Two years ago though, when I started seeing a naturopath endocrinologist for my Hashimotos, I was told that I would never be able to fix the root cause of my hormone imbalances while pumping artificial hormones through my bloodstream.

After experiencing violent withdrawals when I finally went off, I realized how stupid I was to put a Bandaid on my issues for so many years. What most traditional practitioners who prescribe the pill don’t do a good enough job recognizing is that these symptoms are not necessarily being caused by the absence of the pill. They’re simply evidence of the problems that were lying in wait all along.

As Dr. Christine Northurp writes: “Giving birth control pills and other medications to women to regulate their periods, improve their fertility, or enhance their sex drive is akin to putting a piece of tape over the flashing indicator light on the dashboard of your car and pretending you have addressed the engine problem, rather than looking under the hood and dealing with the underlying issue.”

Unfortunately, a lot of my friends who go off and experience this same wild hormonal ride, decide to go back on the medication shortly thereafter. If you’re in the same boat, or are someone who’s chosen never to go off, trust me—I get it. Terrible skin, missing periods, irrational rages, tummy troubles—who would want that waiting for you on the other end?! Plus, after a decade, you become so hooked on the convenience of the pill that any irregularity and pain is doubly hard to endure.
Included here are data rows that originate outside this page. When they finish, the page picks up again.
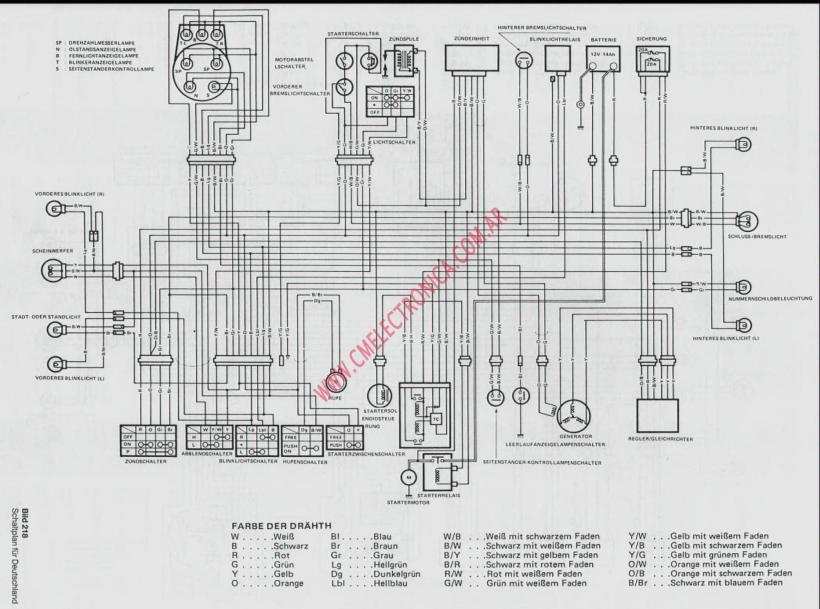 Remarkable Suzuki Savage Bobber Wiring Diagram Kayamotor Co Wiring Cloud Waroletkolfr09Org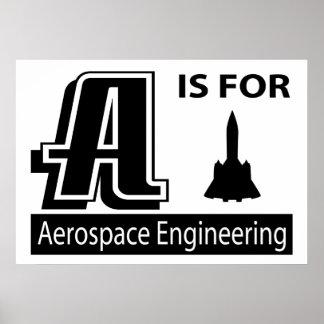 A está para la ingeniería aeroespacial impresiones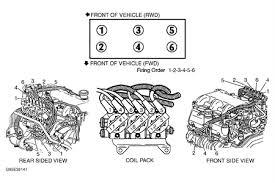 86 olds cutlass spark plug wire diagram 3 8l fixya 3 1 olds ciera spark plug wiring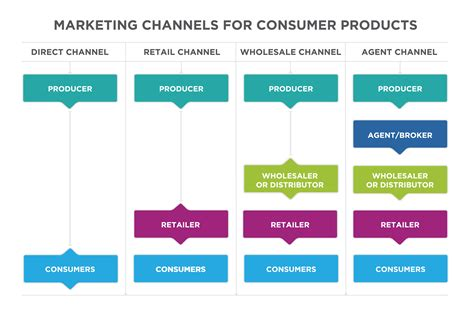 place distribution channels introduction  business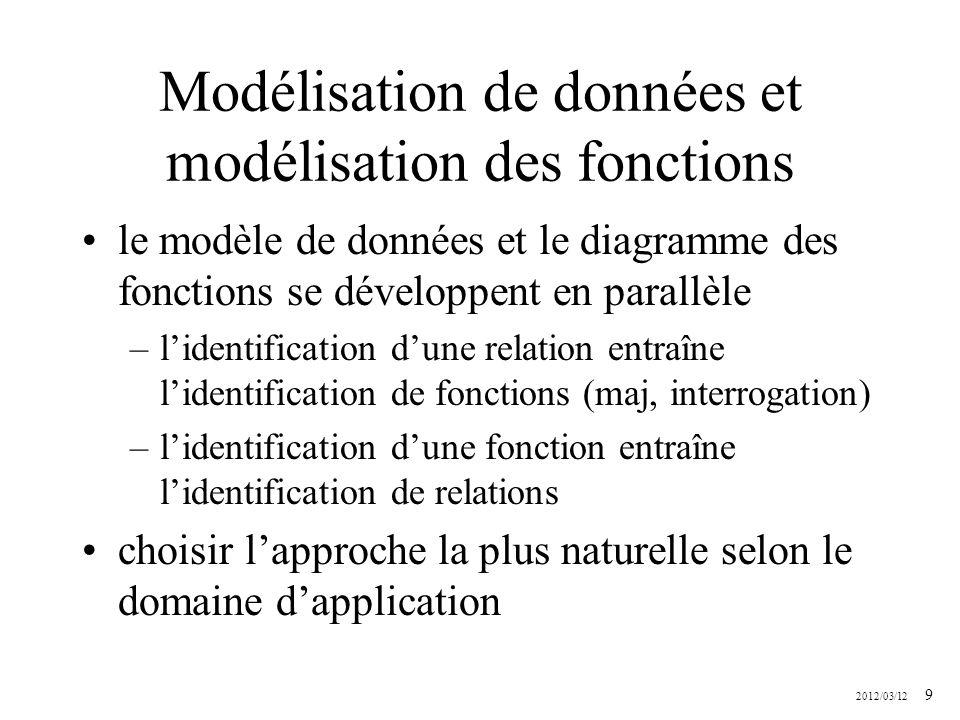 2012/03/12 9 Modélisation de données et modélisation des fonctions le modèle de données et le diagramme des fonctions se développent en parallèle –lid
And of course, then there’s the question of contraception.

I know you’re used to coming here for food, so it may be a rude awakening to scroll down and see me talking about sex, periods and other things that you don’t even particularly like discussing with your Gyno. But our wellness would be an incredibly incomplete picture without getting down with this type of body literacy. And that’s what the internet is for, right?

One area that I’ve seen so many women in my life struggle to wrap their heads around is hormones. From dealing with thyroid problems, I’ve already become intimately acquainted with how the endocrine system rules my body. But it wasn’t until I read Alisa Vitti’s book Woman Code that I was able to map out how different aspects of our lifestyle impact every level of our endocrine system.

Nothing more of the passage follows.